____ Trecho do texto

Monday, October 31, 2016

The Fall, uma croniqueta.

Salvo engano, só comecei a andar de skate em 1988. Com certeza foi, porque me lembro de que aprendi quando tinha 13 anos, completados no fim de 1987. Meu irmão Eurico começou a andar antes, provavelmente naquele 1987, quando um amigo chamado Ronan levou o skate dele na rua, um péssimo Pro Life, mas que serviu para nossas primeiras tentativas.
Não tenho muita certeza, mas acho que não andava ainda quando testemunhei um tombo do meu irmão que me assustou muito e por causa disso só deixei de ser cabação no sk8 em 1988. E eu era bem cabaço mesmo. Ele foi pular uma rampinha improvisada na rua do predinho onde morávamos, bateu a cabeça no chão e eu ouvi o barulho da batida apesar de estar ouvindo música alta no toca-fitas do carro do meu pai, que era o único aparelho de som que tínhamos. Detalhe: bem na hora em que ele caiu, eu ouvia Bark at the Moon, do Ozzy Osbourne. Pensamento mágico de criança, influenciado por discursos sensacionalistas na mídia: eu entrei em casa lamentando o que aconteceu com meu irmão, devido a uma suposta influência malévola da música. Felizmente ficou tudo bem: ele logo se recuperou da pancada e dois anos depois já estávamos até ouvindo Slayer juntos.

________

▸ Tarefa
Segundo a crônica sobre o skate, que música tocava no toca-fitas do carro no momento em que Eurico caiu?

____ Trechos de registros

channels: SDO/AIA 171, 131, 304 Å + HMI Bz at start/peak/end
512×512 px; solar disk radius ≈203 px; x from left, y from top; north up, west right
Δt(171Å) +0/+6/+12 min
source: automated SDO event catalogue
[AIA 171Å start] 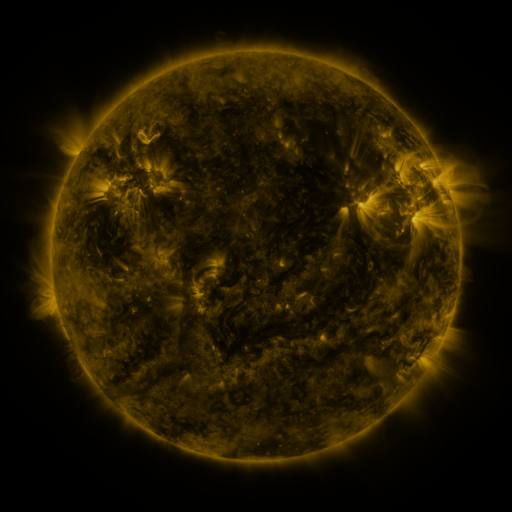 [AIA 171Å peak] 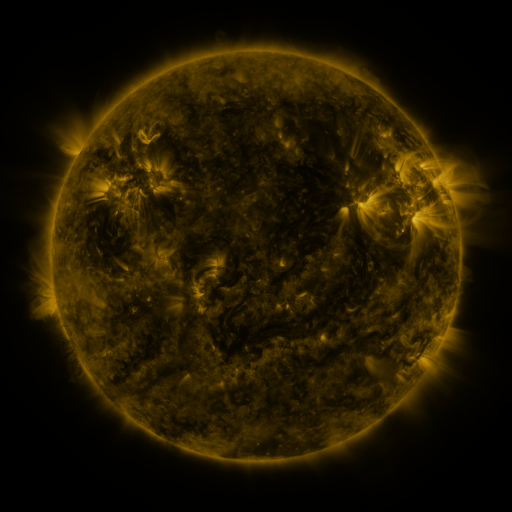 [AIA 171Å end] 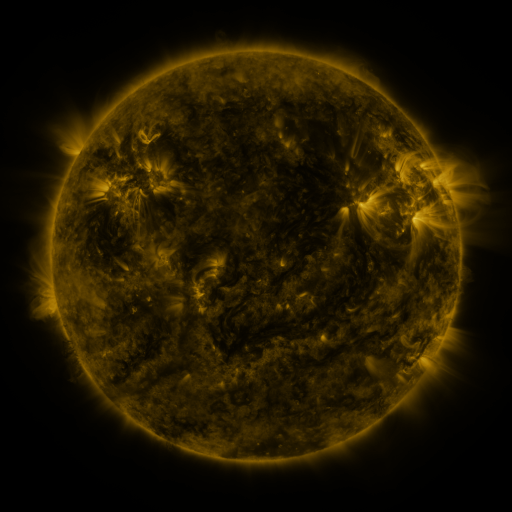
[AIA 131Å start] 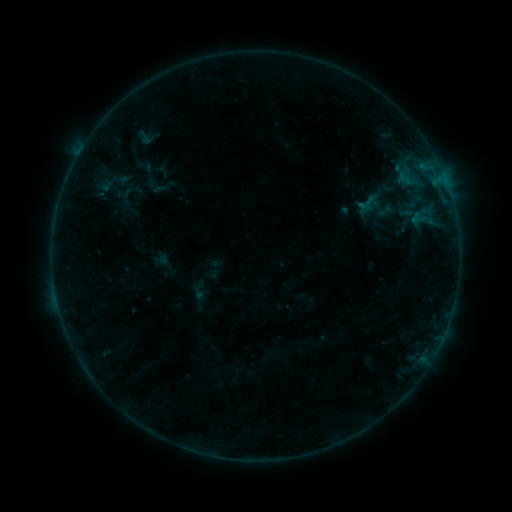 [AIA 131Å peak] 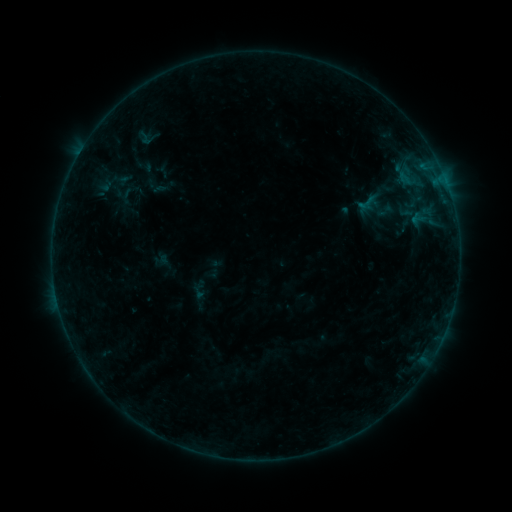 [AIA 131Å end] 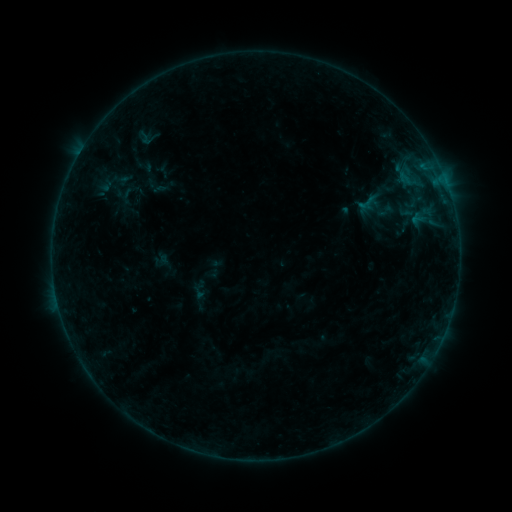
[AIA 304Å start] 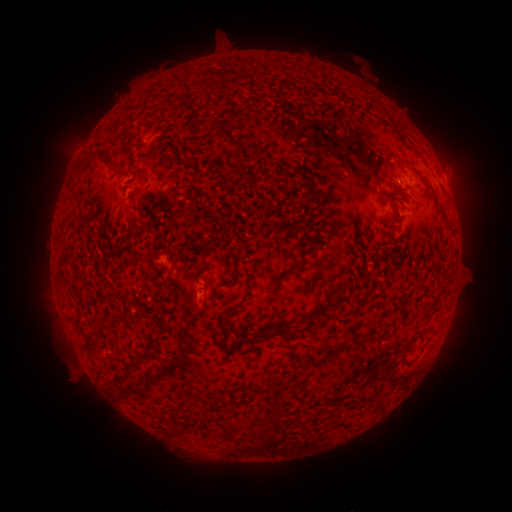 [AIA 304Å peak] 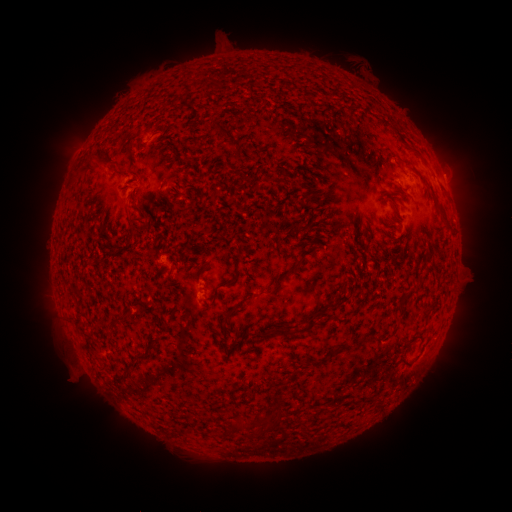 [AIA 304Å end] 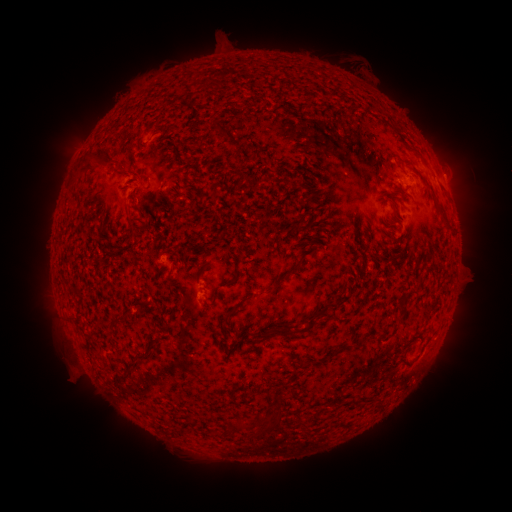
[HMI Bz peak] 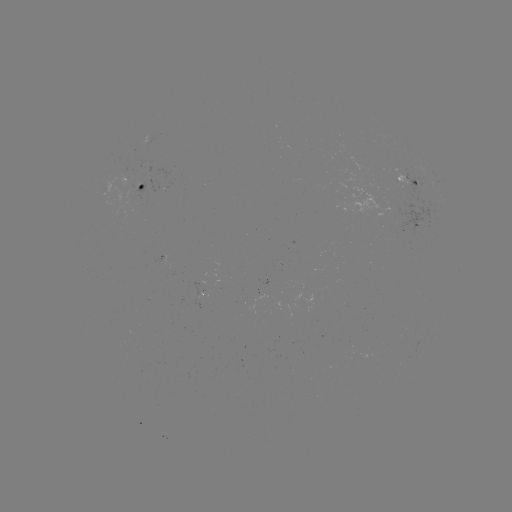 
no catalogued flare and no flagged EUV brightening in this window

________

▸ Exercício resolvido
Bark at the Moon, de Ozzy Osbourne.